WORK INSTRUCTIONS
Go to the line containing "scientific name: Syncerus caffer" in the records below and print it and every following line exactly, on through the line containing "label granularity: sequence-level", then stop.

DATA RECORDS
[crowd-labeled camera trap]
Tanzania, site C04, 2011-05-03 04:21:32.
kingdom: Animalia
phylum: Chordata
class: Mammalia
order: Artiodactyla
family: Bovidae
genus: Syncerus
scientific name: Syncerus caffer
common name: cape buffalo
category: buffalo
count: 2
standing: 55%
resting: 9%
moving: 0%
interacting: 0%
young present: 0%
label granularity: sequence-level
--
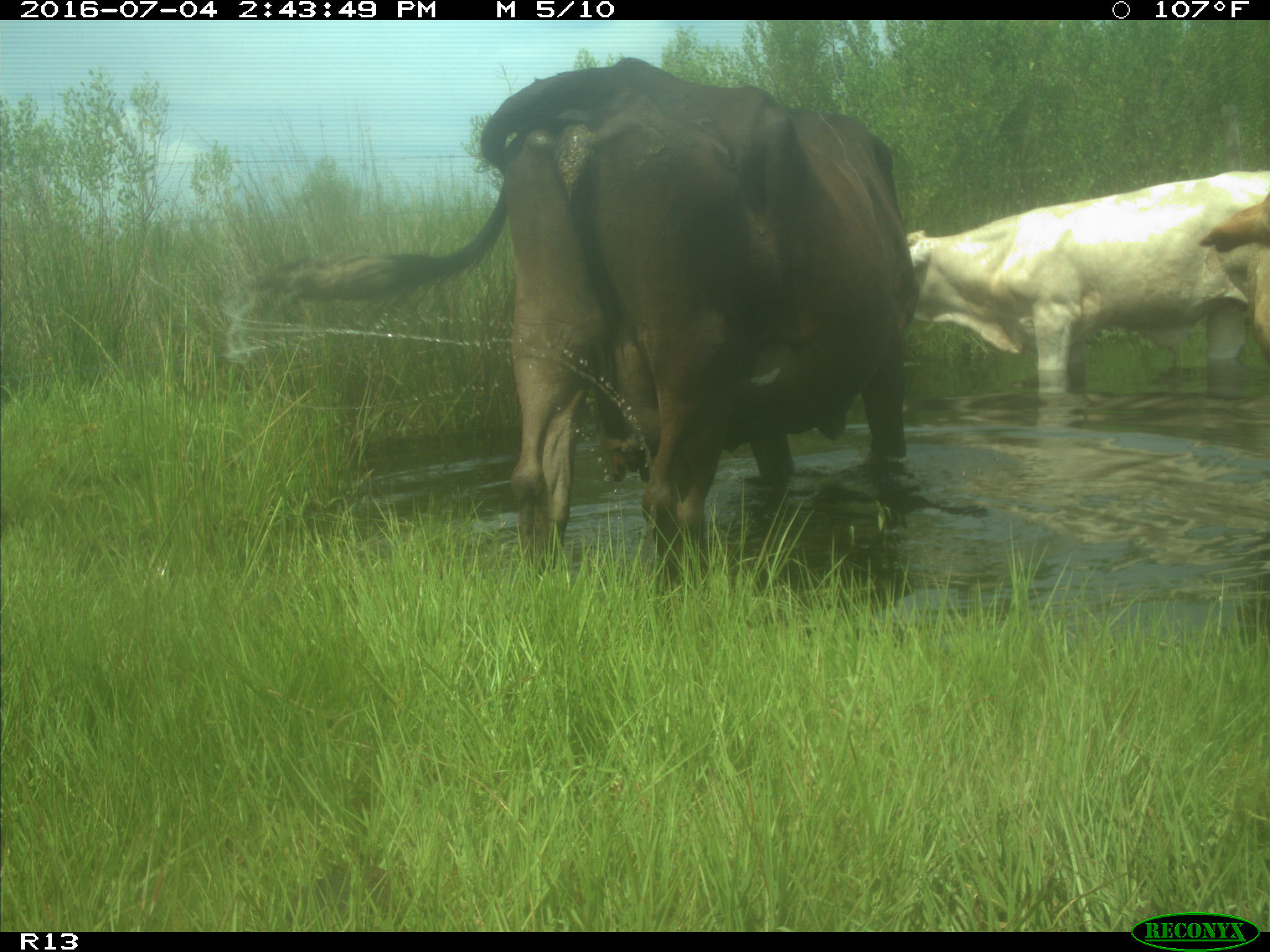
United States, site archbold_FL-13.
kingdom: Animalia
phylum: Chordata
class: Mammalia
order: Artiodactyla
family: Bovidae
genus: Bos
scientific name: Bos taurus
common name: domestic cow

RESPONSE AREA
scientific name: Syncerus caffer
common name: cape buffalo
category: buffalo
count: 2
standing: 55%
resting: 9%
moving: 0%
interacting: 0%
young present: 0%
label granularity: sequence-level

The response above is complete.